The facts of this case can be found in this Court's December 8,
2003 opinion and will only be briefly restated here. Mainella,
294 F. Supp. 2d at 48-50. On May 5, 2003, the State of New Jersey proposed a
regulation, 35 N.J. Reg. 4053(a) (Sept. 2, 2003), to authorize a
limited black bear hunt in the state from December 8, 2003 until
December 13, 2003. Memorandum In Support of Defendants' Motion to
Dismiss ("Defs.' Mem.") at 3. The goal of the hunt was to help
maintain a healthy, stable black bear population. Id. On
December 1, 2003, the plaintiffs filed a complaint and a motion
in this Court for a temporary restraining order to prevent the
hunt from proceeding. Mainella, 294 F. Supp. 2d at 48. The
plaintiffs' central argument was that because part of the land on
which the hunt was to be conducted was federal land, the
defendants Fran Mainella, Director of the National Park Service
and Gale Norton, Secretary of the U.S. Department of Interior
("federal defendants") had violated the Administrative
Procedure Act ("APA"), 5 U.S.C. § 706, by acting in a manner that
was arbitrary, capricious and not in accordance with the law.

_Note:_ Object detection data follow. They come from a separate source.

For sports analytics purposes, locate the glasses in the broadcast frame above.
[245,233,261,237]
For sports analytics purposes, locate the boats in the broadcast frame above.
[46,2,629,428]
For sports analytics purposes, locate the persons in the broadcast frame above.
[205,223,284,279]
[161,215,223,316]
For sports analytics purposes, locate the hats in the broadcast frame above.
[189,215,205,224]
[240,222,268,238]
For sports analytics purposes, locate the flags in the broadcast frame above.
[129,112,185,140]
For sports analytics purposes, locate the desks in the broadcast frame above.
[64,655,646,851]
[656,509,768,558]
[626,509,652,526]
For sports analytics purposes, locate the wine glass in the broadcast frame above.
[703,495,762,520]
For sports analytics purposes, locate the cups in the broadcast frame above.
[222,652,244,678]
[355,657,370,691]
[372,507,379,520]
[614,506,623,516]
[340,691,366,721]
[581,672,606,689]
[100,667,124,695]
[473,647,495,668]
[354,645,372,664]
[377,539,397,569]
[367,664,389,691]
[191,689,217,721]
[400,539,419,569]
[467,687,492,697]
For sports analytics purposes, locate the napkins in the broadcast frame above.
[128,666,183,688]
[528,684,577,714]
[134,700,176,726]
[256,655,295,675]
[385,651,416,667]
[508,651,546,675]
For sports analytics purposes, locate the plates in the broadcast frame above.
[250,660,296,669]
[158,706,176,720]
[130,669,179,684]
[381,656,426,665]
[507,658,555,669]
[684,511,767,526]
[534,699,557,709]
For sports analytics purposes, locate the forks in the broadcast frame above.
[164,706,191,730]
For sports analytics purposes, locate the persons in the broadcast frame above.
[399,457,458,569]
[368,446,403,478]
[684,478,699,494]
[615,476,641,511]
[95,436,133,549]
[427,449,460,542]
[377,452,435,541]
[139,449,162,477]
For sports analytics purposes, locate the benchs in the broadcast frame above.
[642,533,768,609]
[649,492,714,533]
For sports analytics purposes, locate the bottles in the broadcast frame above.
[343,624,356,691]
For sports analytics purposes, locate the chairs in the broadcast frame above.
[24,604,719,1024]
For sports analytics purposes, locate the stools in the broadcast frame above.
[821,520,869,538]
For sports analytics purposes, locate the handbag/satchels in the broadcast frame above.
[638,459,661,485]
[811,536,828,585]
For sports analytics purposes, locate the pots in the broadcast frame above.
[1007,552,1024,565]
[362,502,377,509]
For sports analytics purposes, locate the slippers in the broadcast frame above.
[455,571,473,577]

Id. Specifically, the plaintiffs alleged that the federal
defendants had an obligation to: (1) promulgate hunting
regulations pursuant to the Delaware Gap Enabling Act,
16 U.S.C. § 460; (2) ensure that the hunting would not impair park
resources or result in "wanton destruction" of park wildlife
under the National Park Service Organic Act, 16 U.S.C. § 1 et
seq.; and (3) prepare documents addressing, inter alia, the
indirect environmental impact on National Park rsouces as
required under the National Environmental Policy Act,
42 U.S.C. § 4331. Id.; Complaint for Declaratory and Injunctive Relief
("Compl.") ¶¶ 93, 96, 100.
On December 5, 2003, "due to the limited amount of time the
Court had to consider the issues raised by the parties," this
Court issued a temporary restraining order. Mainella,
294 F. Supp. 2d at 48. However, on December 8, 2003, after a more
thorough review of the case, this Court concluded that the
plaintiffs were not entitled to injunctive relief. Id. The
defendants now move to dismiss the case as moot since the challenged black bear
hunt has ended. Defs.' Mem. at 4. The plaintiffs oppose the
request for dismissal and have filed a cross-motion seeking
vacatur of the Court's December 8, 2003 opinion if this Court
should determine the case is now moot.
Under Federal Rule of Civil Procedure 12(b)(1), which governs
motions to dismiss for lack of subject matter jurisdiction,
"[t]he plaintiff bears the burden of persuasion to establish
subject matter jurisdiction by a preponderance of the evidence."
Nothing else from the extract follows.